You close the curtains on the face of your son, whom you haven’t touched in twenty years.
And perhaps to feel closer to him, you go mad too.
You are hot and cold. You feel like you’re being tracked by a pack of lame wolves.
They lock you up.
You share a hospital room with a young woman, whose moaning cuts through the night.
You know that everyone is talking about you behind your back. You glare at them and shout that you understand everything.
They take care of you. You let them. You need someone to take care of you.
Your sister Claire comes to your bedside and strokes your hair. She tells you that you will get out soon, if you listen to the doctors.
Her voice reaches you as an echo, and you cover your ears. You’re tired.
Claire dims the light in your little room. She holds out a glass of water to you. She waits for you to calm down. And she tells you that your daughter, Mousse, is giving birth.
Just a few floors away.
You wait for night to fall. You swap your hospital gown for a white smock.
You run your hands through your hair and put a bit of blush on your cheeks.
You feel diffuse, dissipated in the medicated air of the mad. You are swept along in a foggy momentum. Nothing like courage, but a gentle force that moves you toward the few steps to climb to your daughter.
You cross the maternity ward on tiptoe. Something inside you is whispering that you have the right to be there.
At reception, you ask for Madame Barbeau’s room.
They point the way, and you follow it with your head held high. You knock and go in.
It’s the woman you see first. Your spirited daughter. Her eyes bore into you, pierce you, crucify you.
She calls you Mom. And this time you answer yes. Without even hesitating.
‘It’s a girl,’ she tells you.
You are happy. On an impulse, you approach her, a lump of joy caught in your throat.
Your grown-up daughter looks away from you to cover her child.
Round and still warm, she is resting in her arms as if they had been custom made for her. She feeds hungrily, already very much alive.

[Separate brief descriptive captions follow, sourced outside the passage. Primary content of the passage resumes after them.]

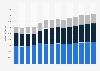 Branchenumsatz Bauinstallation in Finnland von 2011-2023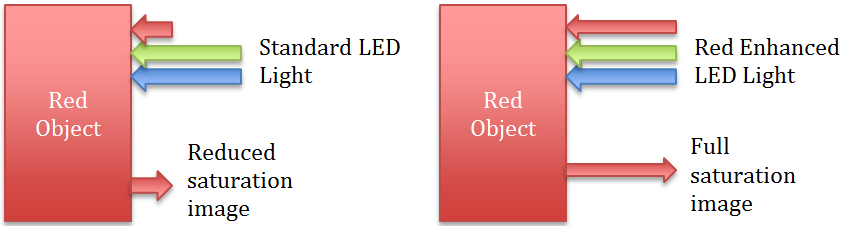 Red Enhancement and Red Objects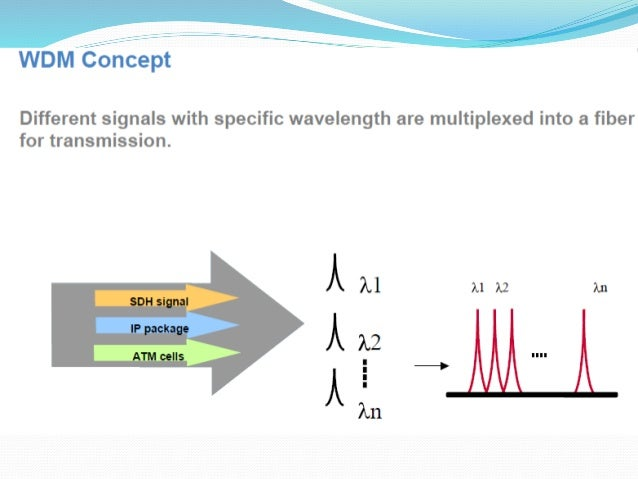 • The minimum frequency separation between two different multiplexed signals is known as the Channel Spacing. Since the wa...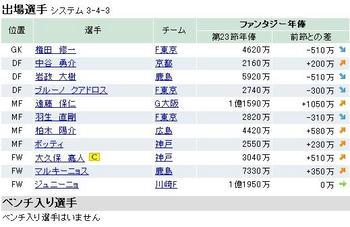 ファンサカ2009 第24節
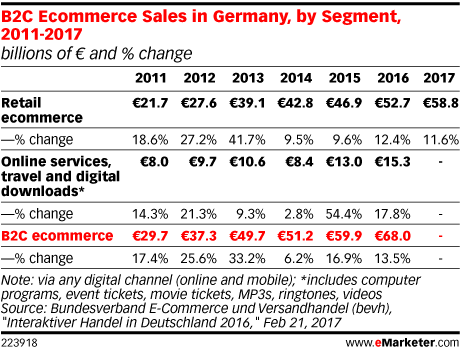 B2C Ecommerce Sales in Germany, by Segment, 2011-2017 (billions of € and % change)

Every part of you that was floating comes slowly down to the ground. You take root again in spite of yourself. You drink from this spring of pain; for a moment you are back in your forgotten body.
The child is now resting on her breast. Mousse briefly raises her eyes.

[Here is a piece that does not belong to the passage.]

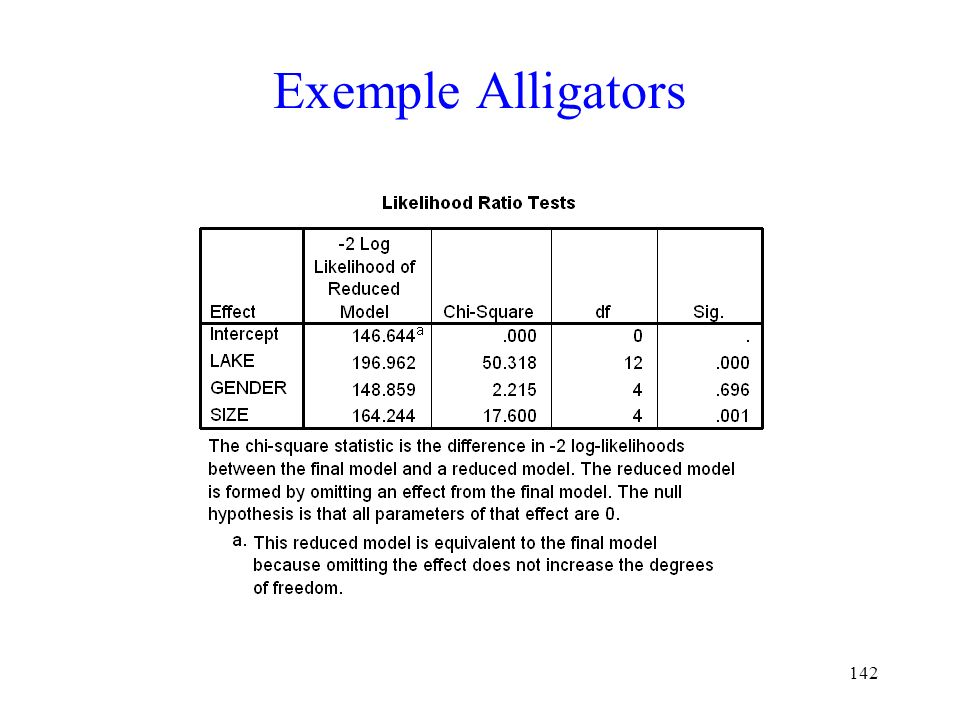 142 Exemple Alligators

She studies you from a distance. Remembers only the void left in your wake.
The perfume of your absence is stronger than the perfume on you
r throat. She will live on that smell of emptiness, planning her days so that they are always full.
You are proud of your daughter. She has won. She has created a next chapter for all of you, which she will spend her whole life writing.
You have the impression that Mousse is clutching the newborn in her arms. That she will not let you approach. But her voice rises from somewhere deep down and asks you, while tightening her embrace, if you want to hold the baby.
So you lean over and gently undo the loving knots, raising one of your daughter’s delicate arms, then the other, and you take me in your cold hands.
You lift me to your chest. I look like Mousse.
You are twenty-five again, and you feel the desire for new beginnings.
You have let your life go by, impenetrable to the world.
Mousse holds her arms out to you, and you want to give her back everything you took away.
You place me in the crook of her arm, and you leave the room, a bit of you lingering in the air and on our skin.
You made a hole in my mother, and I’m the one who will fill it.
1981–2009
You live like a hermit in a high-rise building. Buddha and the Rideau Canal outside your window are practically your only companions.
You practice meditation. You try to leave your body, which you can no longer stand.
You have gone back to hide out in Ottawa. You shave your head. You dissolve into the air.
You practice zazen, which advocates a return to oneself, and it comforts you in your reclusion.
You find a spiritual master in the States. You write to him, ‘I believe that at this point in my life the answer is: now as the only path.’
You plunge your hands into soil, transplant bulbs that you then water. They don’t grow, but you keep trying.